[[ TEXT PASSAGE open ]]
Saturday, January 03, 2009

A Tree Grows in Panama

By ANDREW C. REVKIN

While working in eastern Panama between 2002 and 2006, four young Peace Corps volunteers conceived of a plan to help restore the region’s disappearing tropical forests, provide income for struggling landowners and make money for investors and themselves.

It’s one thing to have an idea and another to start a business, of course. But the partners — using skills gleaned from academic programs in business, design and international relations — have pulled it off.

Their company, Planting Empowerment, leases land in the region — a pocket of biological riches that has been eroding under decades of slash-and-burn farming. Money from investors is used to plant and tend about 500 trees an acre that, in 25 years, should become a source of valuable tropical hardwood.

The key to the model is the concept of leasing, according to Damion Croston, a 29-year-old graduate student at Ohio University who is studying international development. (Another founder graduated in May from Thunderbird School for Global Management in Phoenix. The two others have degrees from Johns Hopkins and Virginia Tech.)
[[ TEXT PASSAGE closed ]]
[[ LISTED RECORDS open ]]
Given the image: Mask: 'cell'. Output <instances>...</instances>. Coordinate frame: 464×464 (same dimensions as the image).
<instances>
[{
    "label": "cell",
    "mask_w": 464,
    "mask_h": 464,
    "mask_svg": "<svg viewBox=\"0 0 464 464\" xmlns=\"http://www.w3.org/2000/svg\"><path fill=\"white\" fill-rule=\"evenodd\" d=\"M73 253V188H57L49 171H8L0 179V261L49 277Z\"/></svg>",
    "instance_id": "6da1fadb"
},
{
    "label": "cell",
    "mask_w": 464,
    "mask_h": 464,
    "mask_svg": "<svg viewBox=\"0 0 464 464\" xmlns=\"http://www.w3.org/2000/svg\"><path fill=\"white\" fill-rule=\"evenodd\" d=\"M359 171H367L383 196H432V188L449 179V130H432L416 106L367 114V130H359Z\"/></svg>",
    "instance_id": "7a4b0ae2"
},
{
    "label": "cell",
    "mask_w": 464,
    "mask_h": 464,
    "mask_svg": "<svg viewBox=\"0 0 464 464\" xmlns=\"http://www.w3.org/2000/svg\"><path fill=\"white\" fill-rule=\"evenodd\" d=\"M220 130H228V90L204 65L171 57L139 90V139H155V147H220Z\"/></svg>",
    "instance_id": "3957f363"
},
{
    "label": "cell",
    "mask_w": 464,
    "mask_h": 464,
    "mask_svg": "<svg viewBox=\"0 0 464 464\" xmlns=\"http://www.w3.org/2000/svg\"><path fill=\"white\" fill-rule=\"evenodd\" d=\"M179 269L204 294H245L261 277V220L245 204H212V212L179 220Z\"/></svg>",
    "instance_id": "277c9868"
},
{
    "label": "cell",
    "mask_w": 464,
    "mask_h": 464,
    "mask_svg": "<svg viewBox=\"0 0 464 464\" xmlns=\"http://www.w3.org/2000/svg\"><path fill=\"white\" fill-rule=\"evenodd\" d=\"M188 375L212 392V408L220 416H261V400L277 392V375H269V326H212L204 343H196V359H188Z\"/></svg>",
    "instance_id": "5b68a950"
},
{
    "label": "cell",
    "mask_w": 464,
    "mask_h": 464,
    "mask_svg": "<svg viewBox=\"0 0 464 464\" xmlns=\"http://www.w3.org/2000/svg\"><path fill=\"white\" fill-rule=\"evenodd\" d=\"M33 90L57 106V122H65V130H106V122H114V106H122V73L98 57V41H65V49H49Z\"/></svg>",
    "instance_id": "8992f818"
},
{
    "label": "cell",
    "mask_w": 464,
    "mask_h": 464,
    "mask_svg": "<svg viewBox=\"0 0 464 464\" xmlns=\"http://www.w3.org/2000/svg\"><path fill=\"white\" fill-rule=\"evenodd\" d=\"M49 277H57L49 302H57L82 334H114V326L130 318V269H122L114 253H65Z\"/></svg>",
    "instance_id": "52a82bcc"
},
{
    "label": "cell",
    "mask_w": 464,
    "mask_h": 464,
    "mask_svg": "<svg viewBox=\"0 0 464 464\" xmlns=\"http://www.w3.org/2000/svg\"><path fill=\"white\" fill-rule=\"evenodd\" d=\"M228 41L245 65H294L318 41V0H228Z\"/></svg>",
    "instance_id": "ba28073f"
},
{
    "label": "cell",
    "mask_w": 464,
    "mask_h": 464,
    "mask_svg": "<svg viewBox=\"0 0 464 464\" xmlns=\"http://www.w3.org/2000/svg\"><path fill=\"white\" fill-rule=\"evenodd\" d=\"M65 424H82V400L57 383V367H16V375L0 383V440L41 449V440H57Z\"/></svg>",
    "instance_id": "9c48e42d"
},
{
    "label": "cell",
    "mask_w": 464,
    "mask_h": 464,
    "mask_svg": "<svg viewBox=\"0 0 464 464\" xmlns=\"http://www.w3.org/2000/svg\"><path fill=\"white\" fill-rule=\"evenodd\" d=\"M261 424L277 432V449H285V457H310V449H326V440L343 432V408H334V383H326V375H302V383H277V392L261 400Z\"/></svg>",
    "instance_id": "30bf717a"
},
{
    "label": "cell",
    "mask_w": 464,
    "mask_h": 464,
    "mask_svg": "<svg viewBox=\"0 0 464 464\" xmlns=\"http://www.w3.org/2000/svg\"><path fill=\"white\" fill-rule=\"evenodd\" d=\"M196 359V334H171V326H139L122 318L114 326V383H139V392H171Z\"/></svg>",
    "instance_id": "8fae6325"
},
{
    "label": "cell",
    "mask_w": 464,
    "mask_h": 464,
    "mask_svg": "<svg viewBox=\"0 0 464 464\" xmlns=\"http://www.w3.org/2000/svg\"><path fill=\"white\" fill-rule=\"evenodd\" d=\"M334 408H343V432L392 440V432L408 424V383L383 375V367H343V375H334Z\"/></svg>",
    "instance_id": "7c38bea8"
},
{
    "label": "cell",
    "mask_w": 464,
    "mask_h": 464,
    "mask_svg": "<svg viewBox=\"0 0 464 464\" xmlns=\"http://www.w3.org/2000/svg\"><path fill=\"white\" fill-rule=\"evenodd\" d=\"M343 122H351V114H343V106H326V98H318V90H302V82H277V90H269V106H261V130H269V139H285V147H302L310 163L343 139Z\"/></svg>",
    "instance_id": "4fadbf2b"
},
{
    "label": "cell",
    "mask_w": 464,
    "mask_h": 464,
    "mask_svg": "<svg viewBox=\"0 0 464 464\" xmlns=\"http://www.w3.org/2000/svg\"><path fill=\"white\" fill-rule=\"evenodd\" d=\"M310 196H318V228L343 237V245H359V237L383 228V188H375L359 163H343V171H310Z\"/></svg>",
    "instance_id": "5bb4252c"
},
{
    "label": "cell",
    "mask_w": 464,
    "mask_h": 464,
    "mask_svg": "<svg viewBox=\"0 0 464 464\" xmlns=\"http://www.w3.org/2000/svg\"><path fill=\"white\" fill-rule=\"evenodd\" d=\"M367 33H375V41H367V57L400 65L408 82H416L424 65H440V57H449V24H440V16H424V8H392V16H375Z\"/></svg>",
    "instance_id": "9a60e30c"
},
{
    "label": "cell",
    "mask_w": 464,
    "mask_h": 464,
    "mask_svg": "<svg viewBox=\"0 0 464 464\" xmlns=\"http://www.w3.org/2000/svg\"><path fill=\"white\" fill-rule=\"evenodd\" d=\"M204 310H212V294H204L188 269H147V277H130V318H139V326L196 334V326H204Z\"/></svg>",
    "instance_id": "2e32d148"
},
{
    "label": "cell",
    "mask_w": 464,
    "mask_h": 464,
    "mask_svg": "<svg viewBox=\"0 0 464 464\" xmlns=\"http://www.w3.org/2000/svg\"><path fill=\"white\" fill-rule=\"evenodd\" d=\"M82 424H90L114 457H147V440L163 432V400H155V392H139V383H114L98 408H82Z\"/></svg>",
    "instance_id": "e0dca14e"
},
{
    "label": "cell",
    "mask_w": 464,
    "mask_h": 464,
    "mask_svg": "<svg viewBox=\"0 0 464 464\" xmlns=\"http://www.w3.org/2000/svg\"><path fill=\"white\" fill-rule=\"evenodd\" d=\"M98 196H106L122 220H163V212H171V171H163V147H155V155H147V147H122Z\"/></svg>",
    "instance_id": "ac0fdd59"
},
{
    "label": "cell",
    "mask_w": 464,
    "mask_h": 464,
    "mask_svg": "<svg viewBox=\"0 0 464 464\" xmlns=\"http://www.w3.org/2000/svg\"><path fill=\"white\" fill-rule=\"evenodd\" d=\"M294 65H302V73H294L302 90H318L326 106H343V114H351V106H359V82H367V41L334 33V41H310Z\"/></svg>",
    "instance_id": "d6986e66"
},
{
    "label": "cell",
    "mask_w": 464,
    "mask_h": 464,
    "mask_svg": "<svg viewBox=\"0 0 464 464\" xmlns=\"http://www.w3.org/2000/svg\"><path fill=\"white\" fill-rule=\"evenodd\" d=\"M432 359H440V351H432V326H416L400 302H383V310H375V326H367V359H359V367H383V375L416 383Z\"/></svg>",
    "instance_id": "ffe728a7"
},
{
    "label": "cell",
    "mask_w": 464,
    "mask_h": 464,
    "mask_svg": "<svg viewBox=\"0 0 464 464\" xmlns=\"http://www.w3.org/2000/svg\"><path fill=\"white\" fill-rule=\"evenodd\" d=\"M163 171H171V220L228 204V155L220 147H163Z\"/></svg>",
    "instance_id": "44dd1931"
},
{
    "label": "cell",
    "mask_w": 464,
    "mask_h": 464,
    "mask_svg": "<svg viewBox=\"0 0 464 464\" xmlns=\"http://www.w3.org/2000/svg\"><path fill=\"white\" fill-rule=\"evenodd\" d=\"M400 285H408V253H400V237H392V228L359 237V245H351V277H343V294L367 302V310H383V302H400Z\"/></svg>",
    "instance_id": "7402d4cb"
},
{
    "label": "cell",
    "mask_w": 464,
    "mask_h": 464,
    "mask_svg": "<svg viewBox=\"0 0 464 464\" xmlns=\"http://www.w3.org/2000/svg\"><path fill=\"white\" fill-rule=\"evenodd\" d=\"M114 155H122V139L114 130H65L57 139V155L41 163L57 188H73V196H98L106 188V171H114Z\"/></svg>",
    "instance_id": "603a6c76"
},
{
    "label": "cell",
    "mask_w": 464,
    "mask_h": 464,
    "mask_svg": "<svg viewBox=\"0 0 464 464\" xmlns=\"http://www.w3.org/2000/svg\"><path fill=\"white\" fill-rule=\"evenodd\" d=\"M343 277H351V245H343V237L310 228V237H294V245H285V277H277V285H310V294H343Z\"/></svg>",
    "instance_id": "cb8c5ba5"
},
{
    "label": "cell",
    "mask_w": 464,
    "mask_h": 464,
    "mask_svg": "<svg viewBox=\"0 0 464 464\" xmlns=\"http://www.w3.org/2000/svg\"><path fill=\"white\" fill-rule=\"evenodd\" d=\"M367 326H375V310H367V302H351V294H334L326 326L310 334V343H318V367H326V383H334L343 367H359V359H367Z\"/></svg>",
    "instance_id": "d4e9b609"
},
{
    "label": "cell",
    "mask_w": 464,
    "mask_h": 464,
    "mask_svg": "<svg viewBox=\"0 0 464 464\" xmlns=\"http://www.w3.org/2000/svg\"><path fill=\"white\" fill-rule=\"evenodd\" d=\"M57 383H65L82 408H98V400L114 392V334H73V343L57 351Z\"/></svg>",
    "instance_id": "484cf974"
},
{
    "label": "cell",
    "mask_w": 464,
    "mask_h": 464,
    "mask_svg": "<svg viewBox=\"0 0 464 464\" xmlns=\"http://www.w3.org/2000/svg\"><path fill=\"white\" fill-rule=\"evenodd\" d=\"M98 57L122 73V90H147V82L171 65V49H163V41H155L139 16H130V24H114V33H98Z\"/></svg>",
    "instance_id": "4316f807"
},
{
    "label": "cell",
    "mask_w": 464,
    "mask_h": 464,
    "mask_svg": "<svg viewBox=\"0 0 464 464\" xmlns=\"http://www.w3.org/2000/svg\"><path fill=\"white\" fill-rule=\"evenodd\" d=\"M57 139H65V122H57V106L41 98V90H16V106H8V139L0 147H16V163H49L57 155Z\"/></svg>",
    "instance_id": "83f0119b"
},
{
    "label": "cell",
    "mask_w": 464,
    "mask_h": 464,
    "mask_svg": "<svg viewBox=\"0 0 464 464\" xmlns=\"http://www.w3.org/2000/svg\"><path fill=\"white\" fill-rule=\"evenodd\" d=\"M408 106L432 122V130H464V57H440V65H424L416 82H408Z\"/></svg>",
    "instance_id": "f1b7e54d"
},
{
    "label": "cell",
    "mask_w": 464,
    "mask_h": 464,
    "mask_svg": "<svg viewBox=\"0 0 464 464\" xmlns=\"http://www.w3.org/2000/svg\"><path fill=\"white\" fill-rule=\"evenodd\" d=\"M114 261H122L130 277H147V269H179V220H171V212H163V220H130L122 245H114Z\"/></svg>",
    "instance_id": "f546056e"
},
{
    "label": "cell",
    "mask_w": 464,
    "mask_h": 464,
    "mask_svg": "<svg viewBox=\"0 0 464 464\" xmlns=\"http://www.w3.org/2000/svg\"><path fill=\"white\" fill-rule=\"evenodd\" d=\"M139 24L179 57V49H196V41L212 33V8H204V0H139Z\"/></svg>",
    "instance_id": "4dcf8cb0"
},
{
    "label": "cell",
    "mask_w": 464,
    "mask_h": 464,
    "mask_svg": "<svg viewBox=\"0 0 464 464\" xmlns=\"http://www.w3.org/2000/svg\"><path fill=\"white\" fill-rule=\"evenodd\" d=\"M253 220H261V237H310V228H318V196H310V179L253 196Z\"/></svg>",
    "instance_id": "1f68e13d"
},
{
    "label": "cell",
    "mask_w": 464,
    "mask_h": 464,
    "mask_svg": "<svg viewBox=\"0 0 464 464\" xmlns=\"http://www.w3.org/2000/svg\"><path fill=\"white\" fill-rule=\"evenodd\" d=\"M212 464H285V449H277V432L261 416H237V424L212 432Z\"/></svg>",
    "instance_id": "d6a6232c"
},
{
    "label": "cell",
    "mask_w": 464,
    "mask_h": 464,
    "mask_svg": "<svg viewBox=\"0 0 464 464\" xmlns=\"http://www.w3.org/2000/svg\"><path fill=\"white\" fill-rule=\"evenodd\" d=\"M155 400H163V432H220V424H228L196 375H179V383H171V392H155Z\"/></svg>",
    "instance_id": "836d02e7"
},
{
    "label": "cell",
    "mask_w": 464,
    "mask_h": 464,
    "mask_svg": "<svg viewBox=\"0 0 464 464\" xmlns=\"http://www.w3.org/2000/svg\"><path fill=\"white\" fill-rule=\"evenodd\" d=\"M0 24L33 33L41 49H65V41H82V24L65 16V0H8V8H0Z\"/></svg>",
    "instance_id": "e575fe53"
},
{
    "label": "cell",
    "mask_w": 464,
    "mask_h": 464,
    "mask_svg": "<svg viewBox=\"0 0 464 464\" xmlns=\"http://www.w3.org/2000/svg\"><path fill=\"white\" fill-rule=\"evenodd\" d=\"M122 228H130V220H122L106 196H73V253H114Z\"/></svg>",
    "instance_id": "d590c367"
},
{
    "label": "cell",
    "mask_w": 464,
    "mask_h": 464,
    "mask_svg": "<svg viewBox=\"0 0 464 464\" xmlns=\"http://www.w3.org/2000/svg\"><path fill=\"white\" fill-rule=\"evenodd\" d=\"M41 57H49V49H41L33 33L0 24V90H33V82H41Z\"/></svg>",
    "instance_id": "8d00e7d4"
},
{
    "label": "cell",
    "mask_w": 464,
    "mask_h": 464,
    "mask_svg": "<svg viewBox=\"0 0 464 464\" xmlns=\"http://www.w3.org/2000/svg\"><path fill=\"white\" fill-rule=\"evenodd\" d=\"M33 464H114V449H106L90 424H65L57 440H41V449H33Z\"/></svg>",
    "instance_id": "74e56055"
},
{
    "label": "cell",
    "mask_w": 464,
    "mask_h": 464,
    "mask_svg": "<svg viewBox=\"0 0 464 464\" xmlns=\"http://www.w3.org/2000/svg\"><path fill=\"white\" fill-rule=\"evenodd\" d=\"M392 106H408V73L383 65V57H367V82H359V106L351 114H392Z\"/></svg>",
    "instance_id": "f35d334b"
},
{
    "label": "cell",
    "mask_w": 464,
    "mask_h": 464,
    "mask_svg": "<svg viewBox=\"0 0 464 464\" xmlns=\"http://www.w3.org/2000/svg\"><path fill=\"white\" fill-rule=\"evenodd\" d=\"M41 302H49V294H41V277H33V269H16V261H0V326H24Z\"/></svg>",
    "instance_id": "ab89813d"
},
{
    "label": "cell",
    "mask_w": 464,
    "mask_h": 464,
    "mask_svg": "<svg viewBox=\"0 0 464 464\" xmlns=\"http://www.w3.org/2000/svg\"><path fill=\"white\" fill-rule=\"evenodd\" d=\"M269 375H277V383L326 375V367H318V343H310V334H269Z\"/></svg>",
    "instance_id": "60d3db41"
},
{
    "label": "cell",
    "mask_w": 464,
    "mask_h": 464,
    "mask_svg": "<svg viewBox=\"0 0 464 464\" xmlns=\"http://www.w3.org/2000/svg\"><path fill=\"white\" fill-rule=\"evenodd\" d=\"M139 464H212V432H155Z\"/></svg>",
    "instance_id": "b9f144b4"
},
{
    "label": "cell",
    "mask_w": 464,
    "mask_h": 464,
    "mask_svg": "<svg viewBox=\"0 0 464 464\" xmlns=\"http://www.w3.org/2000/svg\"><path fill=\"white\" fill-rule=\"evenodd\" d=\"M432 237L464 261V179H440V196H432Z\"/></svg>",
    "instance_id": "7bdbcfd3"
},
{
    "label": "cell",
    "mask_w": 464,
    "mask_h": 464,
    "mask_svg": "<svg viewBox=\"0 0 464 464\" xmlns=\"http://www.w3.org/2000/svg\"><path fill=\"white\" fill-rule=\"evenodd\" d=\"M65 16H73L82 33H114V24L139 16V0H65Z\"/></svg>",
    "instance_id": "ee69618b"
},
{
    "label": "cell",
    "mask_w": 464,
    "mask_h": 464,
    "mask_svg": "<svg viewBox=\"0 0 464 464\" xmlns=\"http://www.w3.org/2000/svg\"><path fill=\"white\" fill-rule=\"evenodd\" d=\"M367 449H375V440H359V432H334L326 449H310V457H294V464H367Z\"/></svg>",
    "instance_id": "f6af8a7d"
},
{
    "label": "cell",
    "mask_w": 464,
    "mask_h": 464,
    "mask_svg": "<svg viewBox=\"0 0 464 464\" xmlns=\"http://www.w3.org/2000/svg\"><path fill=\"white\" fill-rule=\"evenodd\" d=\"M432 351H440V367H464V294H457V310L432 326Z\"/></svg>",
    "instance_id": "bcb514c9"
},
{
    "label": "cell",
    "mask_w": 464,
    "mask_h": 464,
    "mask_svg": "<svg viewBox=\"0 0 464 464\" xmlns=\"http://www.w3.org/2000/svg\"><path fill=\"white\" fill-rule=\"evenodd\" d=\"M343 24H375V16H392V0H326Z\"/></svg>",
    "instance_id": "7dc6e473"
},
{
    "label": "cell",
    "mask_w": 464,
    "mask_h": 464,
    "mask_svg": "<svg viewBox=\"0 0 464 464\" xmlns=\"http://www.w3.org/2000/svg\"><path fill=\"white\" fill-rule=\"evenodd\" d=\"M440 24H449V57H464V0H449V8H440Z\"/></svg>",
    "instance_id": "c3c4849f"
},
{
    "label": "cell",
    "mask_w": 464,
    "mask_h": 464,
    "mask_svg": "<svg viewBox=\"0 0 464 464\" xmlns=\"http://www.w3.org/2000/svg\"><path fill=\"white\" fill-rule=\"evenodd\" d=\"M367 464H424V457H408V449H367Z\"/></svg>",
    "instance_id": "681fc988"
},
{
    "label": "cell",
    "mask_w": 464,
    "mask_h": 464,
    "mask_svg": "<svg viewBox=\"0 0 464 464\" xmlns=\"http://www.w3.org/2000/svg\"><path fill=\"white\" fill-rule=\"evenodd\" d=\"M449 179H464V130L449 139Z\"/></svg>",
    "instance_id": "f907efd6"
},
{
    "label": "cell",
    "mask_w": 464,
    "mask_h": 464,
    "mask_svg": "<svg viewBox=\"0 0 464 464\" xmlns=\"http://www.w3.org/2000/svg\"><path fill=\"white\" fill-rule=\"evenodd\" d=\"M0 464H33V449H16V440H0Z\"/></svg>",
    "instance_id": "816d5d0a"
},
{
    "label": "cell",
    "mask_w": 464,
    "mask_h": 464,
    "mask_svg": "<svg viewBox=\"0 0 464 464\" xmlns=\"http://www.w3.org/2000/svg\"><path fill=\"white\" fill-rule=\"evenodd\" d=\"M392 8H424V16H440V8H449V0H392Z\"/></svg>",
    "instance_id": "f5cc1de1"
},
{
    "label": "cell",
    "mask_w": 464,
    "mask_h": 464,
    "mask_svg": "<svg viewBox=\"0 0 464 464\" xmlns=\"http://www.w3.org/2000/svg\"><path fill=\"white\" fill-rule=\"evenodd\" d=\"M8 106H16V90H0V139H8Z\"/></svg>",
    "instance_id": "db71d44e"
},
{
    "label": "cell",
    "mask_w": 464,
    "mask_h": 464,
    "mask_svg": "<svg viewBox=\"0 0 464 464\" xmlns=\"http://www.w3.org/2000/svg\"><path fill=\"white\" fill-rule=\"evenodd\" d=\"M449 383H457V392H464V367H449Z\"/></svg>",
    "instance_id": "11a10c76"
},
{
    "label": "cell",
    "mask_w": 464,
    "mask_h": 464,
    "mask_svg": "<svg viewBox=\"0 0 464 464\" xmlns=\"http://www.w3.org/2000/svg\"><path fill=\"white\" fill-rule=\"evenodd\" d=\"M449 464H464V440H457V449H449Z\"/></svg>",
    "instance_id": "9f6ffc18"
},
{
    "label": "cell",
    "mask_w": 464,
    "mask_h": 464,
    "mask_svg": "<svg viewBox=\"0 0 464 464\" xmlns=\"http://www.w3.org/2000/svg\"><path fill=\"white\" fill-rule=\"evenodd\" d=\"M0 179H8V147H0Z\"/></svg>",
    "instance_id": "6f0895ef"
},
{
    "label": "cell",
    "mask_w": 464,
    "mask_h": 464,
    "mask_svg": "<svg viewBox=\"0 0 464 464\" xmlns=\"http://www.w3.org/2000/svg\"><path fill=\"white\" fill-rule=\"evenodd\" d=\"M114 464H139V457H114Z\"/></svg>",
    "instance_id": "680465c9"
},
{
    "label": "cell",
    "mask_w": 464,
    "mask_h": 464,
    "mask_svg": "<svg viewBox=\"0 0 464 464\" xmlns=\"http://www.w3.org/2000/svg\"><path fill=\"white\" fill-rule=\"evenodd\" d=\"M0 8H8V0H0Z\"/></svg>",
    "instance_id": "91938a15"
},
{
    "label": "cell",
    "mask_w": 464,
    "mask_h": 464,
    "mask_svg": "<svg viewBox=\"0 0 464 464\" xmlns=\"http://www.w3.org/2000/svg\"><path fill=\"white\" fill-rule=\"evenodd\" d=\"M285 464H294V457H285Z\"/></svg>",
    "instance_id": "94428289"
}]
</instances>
[[ LISTED RECORDS closed ]]
# [ASSIGNMENT A]
Retype the Panama tree-planting article from "By ANDREW C." up to and including "valuable tropical hardwood.".
# [ASSIGNMENT B]
Extend the Panama tree-planting article, beginning immediately after its final sentence.
The records were taken from a separate source.

# [WRITTEN REPLY A]
By ANDREW C. REVKIN

While working in eastern Panama between 2002 and 2006, four young Peace Corps volunteers conceived of a plan to help restore the region’s disappearing tropical forests, provide income for struggling landowners and make money for investors and themselves.

It’s one thing to have an idea and another to start a business, of course. But the partners — using skills gleaned from academic programs in business, design and international relations — have pulled it off.

Their company, Planting Empowerment, leases land in the region — a pocket of biological riches that has been eroding under decades of slash-and-burn farming. Money from investors is used to plant and tend about 500 trees an acre that, in 25 years, should become a source of valuable tropical hardwood.

# [WRITTEN REPLY B]
When land is bought outright for tree plantations, the farmer is displaced. But Planting Empowerment is using only uncultivated, deforested parcels of a farmer’s land, allowing agriculture to continue on other parcels. A lease clause prevents the use of the money to buy and clear more land. And to guarantee that the tree canopy is always increasing, trees are planted on different tracts at different times; as one patch of trees matures and is harvested, others will be in various stages of growth.

Investors, who must plunk down a minimum of $7,000, have so far been mainly family and acquaintances, Mr. Croston says. But Planting Empowerment is now selling $50 and $100 forest savings bonds with an expected return, after lumber is harvested, equivalent to 7.8 percent a year. Some income from the plantings, now on 50 acres, is possible after five years, when foresters start thinning the dense stands of young trees to make room for others to grow to maturity.

The business plan has won recognition in college-sponsored competitions aimed at fostering socially responsible ventures, including those at the University of Washington, Notre Dame, Yale and the University of Texas, Austin, where Planting Empowerment was second out of more than 1,000 ideas.

To promote sustainable economic opportunity, Planting Empowerment intends not only to pay indigenous people for the use of their land but also to provide some higher-level employment and a share of profits.

“We believe,” Mr. Croston says, “in a more inclusive sort of capitalism.”